Между тем для Бори, решившего сделать ставку на головокружительную карьеру шахматного гения (имя Бобби Фишера было тогда у всех на слуху), его добровольная ссылка на край света утратила всякий смысл. С трудом дотерпев до конца учебного года, он уволился и летом окончательно вернулся в Москву. (На Камчатке он отработал два года вместо трех, полагавшихся ему как молодому специалисту, но этот срок был официально погашен благодаря "северным" льготам.)

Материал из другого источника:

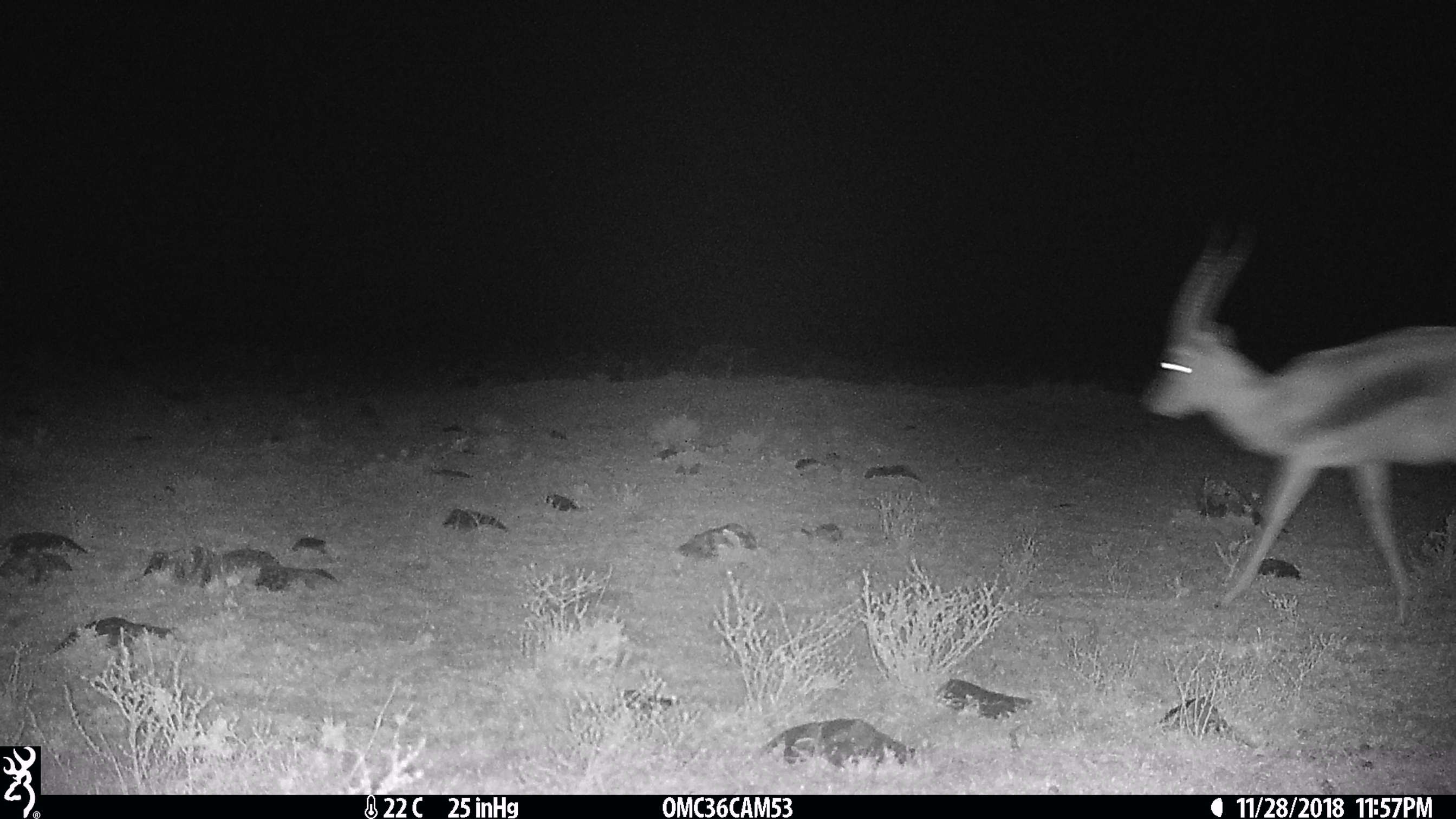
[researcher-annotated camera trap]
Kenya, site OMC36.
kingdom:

Дома все были рады благополучному завершению этого "явно затянувшегося жизненного эксперимента". Рассказов и расспросов хватило на несколько вечеров. Во время одного из таких семейных разговоров младший Фурман вдруг вспомнил, что весной посылал Боре свое сочинение, которое ему вроде бы очень понравилось. В письмо был вложен оригинал, и теперь Фурману хотелось получить его обратно. Но тут выяснилось, что все полученные Борей на Камчатке письма – и от мамы, и от Фурмана, и даже от его бывшей школьной учительницы литературы, которая продолжала интересоваться тем, как складывается его жизнь, – он перед отъездом просто выбросил на помойку. – Чемоданы-то у меня были не резиновые, поэтому я целенаправленно избавлялся от всех лишних вещей, – объяснил Боря. – Кстати, среди них были и довольно ценные. Например, очень удобная и красивая настольная лампа. До сих пор страшно жалею, что не взял ее с собой. Но за каждый дополнительный килограмм багажа в самолете мне пришлось бы платить огромные деньги из своего кармана… Вообще-то, если честно, я просто решил, что эти письма мне больше не понадобятся. Они ведь были адресованы мне лично? Ну, так я их все прочел, можете не сомневаться. Некоторые даже по два раза. А что еще я, по-вашему, должен был с ними сделать? Тащить на себе в Москву и хранить до скончания веков? Этак можно вообще всю квартиру завалить разными "историческими" бумажками. У меня же не музей! Конечно, по-хорошему надо было их сжечь на костре. Но на это у меня элементарно не хватило бы времени. Да и где бы я смог развести такой большой костер? Там же все страшно боятся пожара, у них это просто какая-то параноидальная идея! Если бы соседи заметили посторонний дымок, пусть даже маленький, они бы сразу, не разбираясь, в чем дело, подняли на ноги весь поселок. А то еще, не дай бог, вызвали бы пожарных из райцентра, набежала бы милиция… В общем, ужас что могло бы быть! У меня там однажды сковородка сгорела на печной плите – сколько шуму было, вы себе просто не представляете… А так – ну, прочитает ваши драгоценные письма парочка тамошних бездомных алкоголиков. Я с ними однажды разговорился, когда выносил мусор, и они, между прочим, показались мне довольно интеллигентными людьми, не в пример остальным местным жителям. Так что, может, им это чтение даже на пользу пойдет. Хотя вряд ли…

Бася Иосифовна и младший Фурман растерянно промолчали, однако все эти Борины разглагольствования показалось им очень обидными. Чертов правдолюбец! Лампу он, видите ли, пожалел! Музей ему у себя не хочется устраивать! Да лучше бы он просто что-нибудь соврал! Но… что тут скажешь? В этом был весь Боря.